Figure 2.

De novo synthesis of NAD(P) from tryptophan, nicotinamide and nicotinic acid. (1) Two iron porphyrin metalloproteins, tryptophan 2,3 dioxygenase (TDO, in the liver) and indolamine-pyrrole 2-3 dioxygenase (IDO, in extrahepatic tissues), oxidize the pyrrole moiety of Tryptophan (Trp), thus forming N-L-formylkynurenine. (2) Arylformamidase (AFMID) hydrolytically removes the formyl group producing kynurenine and is then (3) hydroxylated to 3-hydroxykynurenine by kynurenine-3 monooxygenase (KMO), a mitochondrial flavo-enzyme that uses O₂ as a substrate and NADPH as a cofactor.
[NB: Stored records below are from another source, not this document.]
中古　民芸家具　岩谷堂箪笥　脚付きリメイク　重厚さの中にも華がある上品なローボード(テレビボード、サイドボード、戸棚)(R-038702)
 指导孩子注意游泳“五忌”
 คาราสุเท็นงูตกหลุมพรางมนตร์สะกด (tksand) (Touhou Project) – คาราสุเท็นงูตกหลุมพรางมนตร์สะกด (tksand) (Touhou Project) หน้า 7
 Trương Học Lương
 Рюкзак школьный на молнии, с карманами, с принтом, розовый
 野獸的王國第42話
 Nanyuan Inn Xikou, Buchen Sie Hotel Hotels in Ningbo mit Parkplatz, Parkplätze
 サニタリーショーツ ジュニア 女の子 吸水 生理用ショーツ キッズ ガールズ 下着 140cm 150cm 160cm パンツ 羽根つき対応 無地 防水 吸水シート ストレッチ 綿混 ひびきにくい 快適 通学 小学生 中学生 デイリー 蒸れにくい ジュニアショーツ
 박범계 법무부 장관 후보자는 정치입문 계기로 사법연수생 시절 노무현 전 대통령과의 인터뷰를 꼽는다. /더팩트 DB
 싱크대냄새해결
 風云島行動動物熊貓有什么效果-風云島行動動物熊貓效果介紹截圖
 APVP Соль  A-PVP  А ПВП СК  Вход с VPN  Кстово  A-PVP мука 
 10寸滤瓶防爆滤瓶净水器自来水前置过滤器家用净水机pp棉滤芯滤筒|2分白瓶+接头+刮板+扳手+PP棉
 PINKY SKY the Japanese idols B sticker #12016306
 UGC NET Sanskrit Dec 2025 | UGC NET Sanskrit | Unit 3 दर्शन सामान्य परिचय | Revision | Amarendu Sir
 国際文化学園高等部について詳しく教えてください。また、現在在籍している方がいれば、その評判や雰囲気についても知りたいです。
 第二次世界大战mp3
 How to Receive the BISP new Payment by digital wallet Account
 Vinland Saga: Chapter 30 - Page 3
The action of (4) kynureninase B (KYNU, a vitamin B₆-dependent enzyme) and (5) 3-hydroxyanthranilic dioxygenase (HAAO, a nonheme iron-dependent dioxygenase) leads to production of 2-amino-3-carboxymuconic-6-semialdehyde acid, an unstable product that (6) spontaneously condensates and rearranges to form quinolinic acid; then, (7) quinolinic acid is decarboxylated and converted to nicotinic acid mononucleotide by quinolinic acid phosphoribosyltransferase (QPRT). Nicotinic acid mononucleotide is also produced through the “salvage pathway”, via the action of (8) nicotinic acid phosphoribosyltransferase (NPRT). The subsequent action of (9) nicotinamide/nicotinic acid-mononucleotide-adenylyltransferases (NMNAT1-3) and (10) NAD synthetase (NADSYN1) leads to the generation of NAD, which is then (11) phosphorylated to produce NADP. NAD can also derive directly from nicotinamide through the action of (12) nicotinamide phosphoribosyltransferase (NAMPT) and (13) nicotinamide/nicotinic acid-mononucleotide-adenylyltransferase (NMNAT1-3). Red frames: dietary precursors of NAD(P). Ala: alanine; Gln: glutamine; Glu: glutamate; PLP pyridoxal phosphate; PRPP: 5-phosphoribosyl-1- pyrophosphate.